**EXERCISES TO COMPLETE**
• 1. Reproduce the ruling text word for word, from "Ruling on the" to "no. 94965 .".
• 2. List the schools of fuqaha that the ruling text names as holding the majority view on the wife's right to separate accommodation.

**EXCERPTED PASSAGE**
I am a young man and have been married for six months. I live in the family home, myself, my mother, and my brothers; each of us has a separate apartment. I have two questions. The first question is about the ruling on my mother using items in the apartment, such as a broom, cups and plates, after seeking my permission. Does she have to seek my wife’s permission to do that? The second question is: I left a copy of the apartment key with my mother for emergencies, with the proviso that she should not enter the apartment except with my permission or in the case of necessity, but my wife says that this is not appropriate, because the accommodation is her right, and no one has the right to do anything in it or to use any items in the apartment except with her permission, even if it is the husband. Is this correct?
Ruling on the husband’s mother entering her son’s apartment and making use of items there; does she have to seek the wife’s permission?
Question: 263925
Praise be to Allah, and peace and blessings be upon the Messenger of Allah and his family.
Firstly:
It is the right of the wife to have separate accommodation with her husband, which is shared by no one else, whether the father or the mother or another relative, because Allah, may He be exalted, says (interpretation of the meaning):
{Lodge them [in a section] of where you dwell out of your means} [at-Talaaq 65:6].
This is the view of the majority of fuqaha’ among the Hanafis, Shaafa‘is and Hanbalis. They thought that the wife has the right to refuse to live with the father, mother and brothers of the husband.
See the comments in the answer to question no. 94965 .
There is nothing wrong with giving your mother a key to the apartment, with the proviso that she should not enter it except in the case of necessity, such as if you are travelling, or there is an urgent problem such as a fire, for example, and similar exceptional cases.
But when you are there, your wife is there, or there is no case of emergency such as what we have mentioned, then the basic principle is that she should not use the key; rather she should knock on the door, and if it is opened for her, she may enter, otherwise she should go back, because Allah, may He be exalted, says (interpretation of the meaning):
{O you who have believed, do not enter houses other than your own houses until you ascertain welcome and greet their inhabitants. That is best for you; perhaps you will be reminded.
And if you do not find anyone therein, do not enter them until permission has been given you. And if it is said to you, “Go back,” then go back; it is purer for you. And Allah is Knowing of what you do} [an-Noor 24:27-28].
What we think is that you should not leave the key with your mother except when you travel. This is less likely to cause the problems that usually occur between the [husband’s] mother and the wife.
And that is because limiting the matter to having permission or cases of necessity may not be understood correctly, and there is nothing like being on the safe side.
Secondly:
If the items in the apartment belong to the wife, such as those that she brought with her in her trousseau or those that the husband gave to her when they got married, or the local custom is that they belong to the wife in the event of separation, then they are the property of your wife and her permission must be sought before using any of them.

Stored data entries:
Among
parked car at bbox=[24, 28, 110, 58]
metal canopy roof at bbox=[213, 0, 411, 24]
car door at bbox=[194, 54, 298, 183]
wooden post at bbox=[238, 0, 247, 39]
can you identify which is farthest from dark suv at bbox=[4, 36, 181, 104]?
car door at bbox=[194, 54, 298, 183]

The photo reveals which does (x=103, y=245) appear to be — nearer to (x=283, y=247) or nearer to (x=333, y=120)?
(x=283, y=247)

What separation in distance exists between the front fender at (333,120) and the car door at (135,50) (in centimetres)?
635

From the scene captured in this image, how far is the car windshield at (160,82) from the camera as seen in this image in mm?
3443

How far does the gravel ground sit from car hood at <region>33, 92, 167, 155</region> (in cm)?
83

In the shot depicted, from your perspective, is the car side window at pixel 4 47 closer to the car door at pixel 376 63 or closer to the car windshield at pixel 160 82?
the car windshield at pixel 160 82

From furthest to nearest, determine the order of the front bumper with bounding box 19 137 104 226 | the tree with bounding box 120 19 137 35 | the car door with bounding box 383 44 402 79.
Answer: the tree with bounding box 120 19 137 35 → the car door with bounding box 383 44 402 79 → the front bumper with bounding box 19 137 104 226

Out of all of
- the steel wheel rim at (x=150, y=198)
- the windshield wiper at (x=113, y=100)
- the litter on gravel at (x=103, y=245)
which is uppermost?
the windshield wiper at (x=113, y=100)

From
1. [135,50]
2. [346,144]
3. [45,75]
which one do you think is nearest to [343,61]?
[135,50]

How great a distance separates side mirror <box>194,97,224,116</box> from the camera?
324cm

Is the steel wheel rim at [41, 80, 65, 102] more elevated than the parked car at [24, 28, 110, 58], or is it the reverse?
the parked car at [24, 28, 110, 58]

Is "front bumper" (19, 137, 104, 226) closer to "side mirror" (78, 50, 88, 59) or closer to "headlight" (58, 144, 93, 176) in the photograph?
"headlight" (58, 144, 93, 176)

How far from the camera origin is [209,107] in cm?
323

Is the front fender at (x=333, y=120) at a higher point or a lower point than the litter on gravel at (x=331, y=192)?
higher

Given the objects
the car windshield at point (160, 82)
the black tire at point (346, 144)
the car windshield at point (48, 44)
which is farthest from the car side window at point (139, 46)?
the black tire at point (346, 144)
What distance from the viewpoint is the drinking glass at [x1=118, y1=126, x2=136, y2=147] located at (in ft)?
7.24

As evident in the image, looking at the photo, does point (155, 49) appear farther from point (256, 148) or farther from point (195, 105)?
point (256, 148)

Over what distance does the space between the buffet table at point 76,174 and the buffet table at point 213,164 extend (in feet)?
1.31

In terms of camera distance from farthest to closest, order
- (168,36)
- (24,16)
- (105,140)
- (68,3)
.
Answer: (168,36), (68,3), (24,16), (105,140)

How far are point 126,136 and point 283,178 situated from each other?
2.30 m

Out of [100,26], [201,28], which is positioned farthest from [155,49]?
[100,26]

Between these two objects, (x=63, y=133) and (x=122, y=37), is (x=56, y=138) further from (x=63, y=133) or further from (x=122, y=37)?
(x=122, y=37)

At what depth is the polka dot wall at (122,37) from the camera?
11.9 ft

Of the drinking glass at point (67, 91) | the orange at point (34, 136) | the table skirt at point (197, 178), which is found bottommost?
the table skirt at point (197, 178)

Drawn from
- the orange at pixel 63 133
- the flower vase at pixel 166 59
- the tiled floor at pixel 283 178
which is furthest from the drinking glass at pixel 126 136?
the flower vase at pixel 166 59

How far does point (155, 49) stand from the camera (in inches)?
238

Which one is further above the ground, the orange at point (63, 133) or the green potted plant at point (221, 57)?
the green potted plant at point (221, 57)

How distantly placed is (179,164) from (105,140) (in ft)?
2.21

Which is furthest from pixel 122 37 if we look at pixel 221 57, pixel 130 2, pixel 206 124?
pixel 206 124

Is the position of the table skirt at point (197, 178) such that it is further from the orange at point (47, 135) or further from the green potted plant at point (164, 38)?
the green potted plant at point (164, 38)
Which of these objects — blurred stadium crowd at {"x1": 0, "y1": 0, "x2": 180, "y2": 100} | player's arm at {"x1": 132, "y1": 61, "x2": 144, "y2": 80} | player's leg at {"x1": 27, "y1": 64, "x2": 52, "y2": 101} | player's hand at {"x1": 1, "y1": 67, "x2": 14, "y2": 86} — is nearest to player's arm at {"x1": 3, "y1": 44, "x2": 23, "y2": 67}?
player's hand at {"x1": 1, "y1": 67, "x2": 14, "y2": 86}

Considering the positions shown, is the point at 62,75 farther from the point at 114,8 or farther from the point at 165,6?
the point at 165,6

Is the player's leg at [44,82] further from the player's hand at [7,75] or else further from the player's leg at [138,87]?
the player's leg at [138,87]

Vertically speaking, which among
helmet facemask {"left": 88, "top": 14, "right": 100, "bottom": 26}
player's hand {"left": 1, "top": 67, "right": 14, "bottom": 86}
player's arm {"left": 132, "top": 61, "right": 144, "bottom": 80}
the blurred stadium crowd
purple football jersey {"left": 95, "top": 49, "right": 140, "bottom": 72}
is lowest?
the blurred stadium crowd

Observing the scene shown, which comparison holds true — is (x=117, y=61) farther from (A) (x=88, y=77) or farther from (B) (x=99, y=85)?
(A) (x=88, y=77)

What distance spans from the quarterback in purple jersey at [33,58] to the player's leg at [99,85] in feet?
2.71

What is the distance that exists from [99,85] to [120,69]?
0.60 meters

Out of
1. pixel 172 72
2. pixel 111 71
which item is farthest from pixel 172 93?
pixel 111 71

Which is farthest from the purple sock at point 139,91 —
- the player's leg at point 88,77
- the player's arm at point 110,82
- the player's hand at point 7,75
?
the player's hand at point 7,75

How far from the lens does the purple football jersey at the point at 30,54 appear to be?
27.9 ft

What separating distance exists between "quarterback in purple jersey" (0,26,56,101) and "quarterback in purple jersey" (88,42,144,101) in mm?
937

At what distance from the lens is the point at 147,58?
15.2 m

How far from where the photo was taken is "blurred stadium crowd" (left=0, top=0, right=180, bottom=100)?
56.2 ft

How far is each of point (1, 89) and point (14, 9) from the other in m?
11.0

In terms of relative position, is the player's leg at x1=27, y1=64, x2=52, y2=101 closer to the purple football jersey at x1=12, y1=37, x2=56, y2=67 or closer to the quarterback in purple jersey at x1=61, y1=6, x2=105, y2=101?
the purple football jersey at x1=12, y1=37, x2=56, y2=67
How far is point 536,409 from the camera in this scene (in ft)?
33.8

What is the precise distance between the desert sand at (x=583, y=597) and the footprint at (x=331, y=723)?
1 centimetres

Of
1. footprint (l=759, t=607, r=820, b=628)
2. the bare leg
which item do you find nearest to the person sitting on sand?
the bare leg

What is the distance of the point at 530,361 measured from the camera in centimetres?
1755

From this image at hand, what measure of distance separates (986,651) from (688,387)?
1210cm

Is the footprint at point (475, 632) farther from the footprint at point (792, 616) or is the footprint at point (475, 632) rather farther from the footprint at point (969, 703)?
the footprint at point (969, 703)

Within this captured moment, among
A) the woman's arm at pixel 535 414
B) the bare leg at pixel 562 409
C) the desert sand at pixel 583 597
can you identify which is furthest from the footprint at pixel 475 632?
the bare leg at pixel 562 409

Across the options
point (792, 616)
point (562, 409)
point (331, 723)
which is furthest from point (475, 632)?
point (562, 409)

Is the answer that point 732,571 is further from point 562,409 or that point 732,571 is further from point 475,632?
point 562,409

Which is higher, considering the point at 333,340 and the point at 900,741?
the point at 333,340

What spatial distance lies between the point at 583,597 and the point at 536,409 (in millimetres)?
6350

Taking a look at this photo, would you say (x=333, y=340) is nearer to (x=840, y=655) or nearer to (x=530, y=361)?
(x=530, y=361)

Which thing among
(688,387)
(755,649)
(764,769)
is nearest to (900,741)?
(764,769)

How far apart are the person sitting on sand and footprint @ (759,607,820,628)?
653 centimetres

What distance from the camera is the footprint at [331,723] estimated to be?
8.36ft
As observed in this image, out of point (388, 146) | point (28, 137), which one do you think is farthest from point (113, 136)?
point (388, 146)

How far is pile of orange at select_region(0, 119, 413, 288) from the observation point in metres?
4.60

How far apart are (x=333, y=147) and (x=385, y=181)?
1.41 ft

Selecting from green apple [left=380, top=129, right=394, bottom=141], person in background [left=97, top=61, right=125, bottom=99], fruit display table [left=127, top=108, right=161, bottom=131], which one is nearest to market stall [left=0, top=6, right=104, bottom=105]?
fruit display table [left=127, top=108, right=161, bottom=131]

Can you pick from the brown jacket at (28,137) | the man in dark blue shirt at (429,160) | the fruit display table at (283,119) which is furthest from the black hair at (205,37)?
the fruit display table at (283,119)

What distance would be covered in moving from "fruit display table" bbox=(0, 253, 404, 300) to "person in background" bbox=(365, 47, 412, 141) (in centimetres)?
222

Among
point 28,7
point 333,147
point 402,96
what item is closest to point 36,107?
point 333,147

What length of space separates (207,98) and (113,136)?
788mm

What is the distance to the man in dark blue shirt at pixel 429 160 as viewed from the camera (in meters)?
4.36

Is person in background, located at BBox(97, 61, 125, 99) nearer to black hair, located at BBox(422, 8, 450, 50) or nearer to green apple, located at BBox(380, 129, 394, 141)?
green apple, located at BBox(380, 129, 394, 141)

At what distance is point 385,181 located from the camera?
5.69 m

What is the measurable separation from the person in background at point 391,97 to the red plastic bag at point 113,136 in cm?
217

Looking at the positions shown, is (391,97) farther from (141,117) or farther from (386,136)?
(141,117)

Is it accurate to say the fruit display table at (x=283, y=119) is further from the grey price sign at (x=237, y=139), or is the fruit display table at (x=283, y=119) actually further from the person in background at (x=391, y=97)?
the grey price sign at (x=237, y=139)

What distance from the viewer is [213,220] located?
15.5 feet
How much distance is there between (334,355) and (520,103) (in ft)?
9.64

**WRITTEN RESPONSES**
• 1.
Ruling on the husband’s mother entering her son’s apartment and making use of items there; does she have to seek the wife’s permission?
Question: 263925
Praise be to Allah, and peace and blessings be upon the Messenger of Allah and his family.
Firstly:
It is the right of the wife to have separate accommodation with her husband, which is shared by no one else, whether the father or the mother or another relative, because Allah, may He be exalted, says (interpretation of the meaning):
{Lodge them [in a section] of where you dwell out of your means} [at-Talaaq 65:6].
This is the view of the majority of fuqaha’ among the Hanafis, Shaafa‘is and Hanbalis. They thought that the wife has the right to refuse to live with the father, mother and brothers of the husband.
See the comments in the answer to question no. 94965 .

• 2. Hanafis, Shaafa'is, Hanbalis